E, entretanto, profunda foi a impressão que recebi, como a revelação

de um mundo novo e superior, a revelação do ideal religioso.

Escapava-me o sentido de muitos conceitos, a significação de muitas

palavras: mas pelo tom geral de sublimidade, pela tensão constante de

sentimento grande e simples, aqueles versos revolviam-me, traziam-me

as lágrimas aos olhos, como se me introduzissem, embalado numa onda

de poderosa harmonia, na região das coisas transcendentes. Daí por

diante, interrompia muitas vezes a repetição dos casos gramaticais para

pedir ao meu paciente mentor nova recitação daqueles versos. A minha

nascente intuição do ideal religioso achava uma expressão reveladora

na poesia grave e penetrante daquele hino sacro.

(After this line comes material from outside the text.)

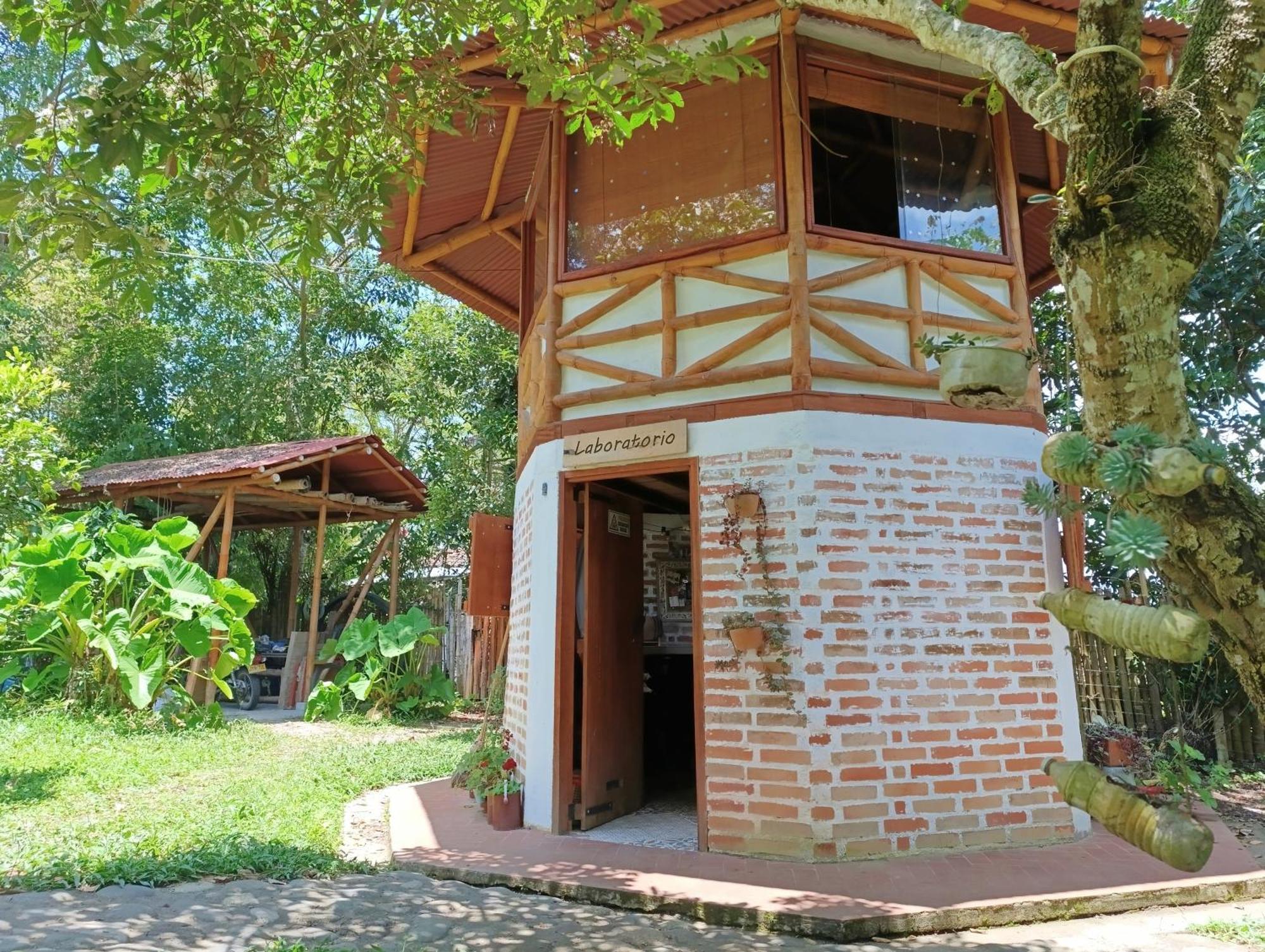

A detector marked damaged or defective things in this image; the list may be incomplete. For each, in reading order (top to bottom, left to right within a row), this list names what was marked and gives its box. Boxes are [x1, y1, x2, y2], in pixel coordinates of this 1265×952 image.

rusty metal roof [64, 438, 428, 529]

Não foi só para a poesia que a minha alma se abriu nesse

momento. É mais natural que se haja aberto para o próprio sentimento

religioso. Educado por uma mãe extremamente católica, adentro de

uma família em extremo zelosa das prerrogativas tradicionais, eu não

mais fizera até aí que aceitar a disciplina de um credo que se me

impunha mais como hábito do que como identificação com os mistérios

teológicos. É significativa a impressão que me causa a ode de

Herculano, não por ser poesia, mas por ser poesia impregnada de um

profundo sentimento da transcendência das coisas religiosas. E o

certo é que foi depois disso, e ainda sob a influência dessa ode, que eu

escrevi as minhas primeiras composições poéticas, umas quadras de

amor, de sabor popular, durante uma “alegre festa campesina”.

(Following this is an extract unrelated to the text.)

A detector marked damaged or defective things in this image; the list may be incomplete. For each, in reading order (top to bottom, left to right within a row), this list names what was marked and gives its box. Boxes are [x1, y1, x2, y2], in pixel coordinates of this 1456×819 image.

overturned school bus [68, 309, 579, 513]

Por meados do século XIX era a nobre cidade de Ponta Delgada

precioso espécime das antigas povoações mais bisonhas do nosso

Reino. Apartada do Continente por duzentas e cinquenta léguas de

Oceano, espreguiçava-se à sombra das suas laranjeiras e ao

murmurinho do mar. Tinha esquecido o tempo e nada lho recordava.

A verdadeira e principal causa da apatia da cidade era a política…

O que essa ignóbil velha do soalheiro ali tinha conseguido era indizível.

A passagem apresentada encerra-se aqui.